◆ Task goal: Your task is to copy every record exactly.
==*==
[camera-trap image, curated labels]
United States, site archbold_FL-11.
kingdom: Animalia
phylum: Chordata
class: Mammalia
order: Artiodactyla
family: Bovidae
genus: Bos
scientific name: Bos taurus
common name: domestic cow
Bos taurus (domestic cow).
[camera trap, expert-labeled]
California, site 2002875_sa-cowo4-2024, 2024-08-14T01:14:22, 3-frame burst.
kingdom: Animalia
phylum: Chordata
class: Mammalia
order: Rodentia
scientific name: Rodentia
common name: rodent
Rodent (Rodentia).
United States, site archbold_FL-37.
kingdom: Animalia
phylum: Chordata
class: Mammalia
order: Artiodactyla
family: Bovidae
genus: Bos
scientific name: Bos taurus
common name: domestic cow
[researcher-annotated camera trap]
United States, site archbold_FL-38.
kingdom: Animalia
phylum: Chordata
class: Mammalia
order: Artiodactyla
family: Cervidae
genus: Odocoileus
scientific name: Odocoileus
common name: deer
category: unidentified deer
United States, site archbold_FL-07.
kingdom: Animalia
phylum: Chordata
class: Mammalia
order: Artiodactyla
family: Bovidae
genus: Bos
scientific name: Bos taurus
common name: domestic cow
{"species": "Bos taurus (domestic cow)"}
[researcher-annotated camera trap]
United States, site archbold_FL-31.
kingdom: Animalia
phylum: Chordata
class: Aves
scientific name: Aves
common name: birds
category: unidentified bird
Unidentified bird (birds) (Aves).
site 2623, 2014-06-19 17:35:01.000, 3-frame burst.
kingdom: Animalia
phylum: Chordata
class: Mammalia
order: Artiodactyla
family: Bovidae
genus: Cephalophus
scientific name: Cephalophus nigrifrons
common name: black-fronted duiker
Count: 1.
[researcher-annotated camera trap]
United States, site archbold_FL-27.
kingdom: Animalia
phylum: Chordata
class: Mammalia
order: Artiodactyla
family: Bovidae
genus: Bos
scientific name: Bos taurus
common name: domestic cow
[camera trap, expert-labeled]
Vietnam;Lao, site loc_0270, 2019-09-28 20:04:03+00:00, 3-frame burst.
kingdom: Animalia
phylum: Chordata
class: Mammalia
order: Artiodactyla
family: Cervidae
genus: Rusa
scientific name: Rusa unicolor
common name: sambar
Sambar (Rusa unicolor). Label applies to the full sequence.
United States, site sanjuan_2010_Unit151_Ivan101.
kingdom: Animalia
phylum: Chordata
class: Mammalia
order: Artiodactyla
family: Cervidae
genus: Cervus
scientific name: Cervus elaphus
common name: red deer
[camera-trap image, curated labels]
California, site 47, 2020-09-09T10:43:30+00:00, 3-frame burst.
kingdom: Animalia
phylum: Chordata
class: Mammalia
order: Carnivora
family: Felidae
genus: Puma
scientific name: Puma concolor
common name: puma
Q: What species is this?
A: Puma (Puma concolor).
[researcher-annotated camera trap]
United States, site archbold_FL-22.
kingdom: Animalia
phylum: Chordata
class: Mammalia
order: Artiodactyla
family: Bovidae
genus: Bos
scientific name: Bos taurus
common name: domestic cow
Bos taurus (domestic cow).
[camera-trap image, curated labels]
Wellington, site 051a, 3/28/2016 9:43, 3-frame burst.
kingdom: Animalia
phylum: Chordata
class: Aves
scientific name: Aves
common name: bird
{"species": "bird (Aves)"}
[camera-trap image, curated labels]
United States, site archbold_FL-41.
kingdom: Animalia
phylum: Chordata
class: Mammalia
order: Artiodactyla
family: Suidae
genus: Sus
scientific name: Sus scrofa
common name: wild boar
==*==
◆ Reply:
[camera-trap image, curated labels]
United States, site archbold_FL-11.
kingdom: Animalia
phylum: Chordata
class: Mammalia
order: Artiodactyla
family: Bovidae
genus: Bos
scientific name: Bos taurus
common name: domestic cow
Bos taurus (domestic cow).
[camera trap, expert-labeled]
California, site 2002875_sa-cowo4-2024, 2024-08-14T01:14:22, 3-frame burst.
kingdom: Animalia
phylum: Chordata
class: Mammalia
order: Rodentia
scientific name: Rodentia
common name: rodent
Rodent (Rodentia).
United States, site archbold_FL-37.
kingdom: Animalia
phylum: Chordata
class: Mammalia
order: Artiodactyla
family: Bovidae
genus: Bos
scientific name: Bos taurus
common name: domestic cow
[researcher-annotated camera trap]
United States, site archbold_FL-38.
kingdom: Animalia
phylum: Chordata
class: Mammalia
order: Artiodactyla
family: Cervidae
genus: Odocoileus
scientific name: Odocoileus
common name: deer
category: unidentified deer
United States, site archbold_FL-07.
kingdom: Animalia
phylum: Chordata
class: Mammalia
order: Artiodactyla
family: Bovidae
genus: Bos
scientific name: Bos taurus
common name: domestic cow
{"species": "Bos taurus (domestic cow)"}
[researcher-annotated camera trap]
United States, site archbold_FL-31.
kingdom: Animalia
phylum: Chordata
class: Aves
scientific name: Aves
common name: birds
category: unidentified bird
Unidentified bird (birds) (Aves).
site 2623, 2014-06-19 17:35:01.000, 3-frame burst.
kingdom: Animalia
phylum: Chordata
class: Mammalia
order: Artiodactyla
family: Bovidae
genus: Cephalophus
scientific name: Cephalophus nigrifrons
common name: black-fronted duiker
Count: 1.
[researcher-annotated camera trap]
United States, site archbold_FL-27.
kingdom: Animalia
phylum: Chordata
class: Mammalia
order: Artiodactyla
family: Bovidae
genus: Bos
scientific name: Bos taurus
common name: domestic cow
[camera trap, expert-labeled]
Vietnam;Lao, site loc_0270, 2019-09-28 20:04:03+00:00, 3-frame burst.
kingdom: Animalia
phylum: Chordata
class: Mammalia
order: Artiodactyla
family: Cervidae
genus: Rusa
scientific name: Rusa unicolor
common name: sambar
Sambar (Rusa unicolor). Label applies to the full sequence.
United States, site sanjuan_2010_Unit151_Ivan101.
kingdom: Animalia
phylum: Chordata
class: Mammalia
order: Artiodactyla
family: Cervidae
genus: Cervus
scientific name: Cervus elaphus
common name: red deer
[camera-trap image, curated labels]
California, site 47, 2020-09-09T10:43:30+00:00, 3-frame burst.
kingdom: Animalia
phylum: Chordata
class: Mammalia
order: Carnivora
family: Felidae
genus: Puma
scientific name: Puma concolor
common name: puma
Q: What species is this?
A: Puma (Puma concolor).
[researcher-annotated camera trap]
United States, site archbold_FL-22.
kingdom: Animalia
phylum: Chordata
class: Mammalia
order: Artiodactyla
family: Bovidae
genus: Bos
scientific name: Bos taurus
common name: domestic cow
Bos taurus (domestic cow).
[camera-trap image, curated labels]
Wellington, site 051a, 3/28/2016 9:43, 3-frame burst.
kingdom: Animalia
phylum: Chordata
class: Aves
scientific name: Aves
common name: bird
{"species": "bird (Aves)"}
[camera-trap image, curated labels]
United States, site archbold_FL-41.
kingdom: Animalia
phylum: Chordata
class: Mammalia
order: Artiodactyla
family: Suidae
genus: Sus
scientific name: Sus scrofa
common name: wild boar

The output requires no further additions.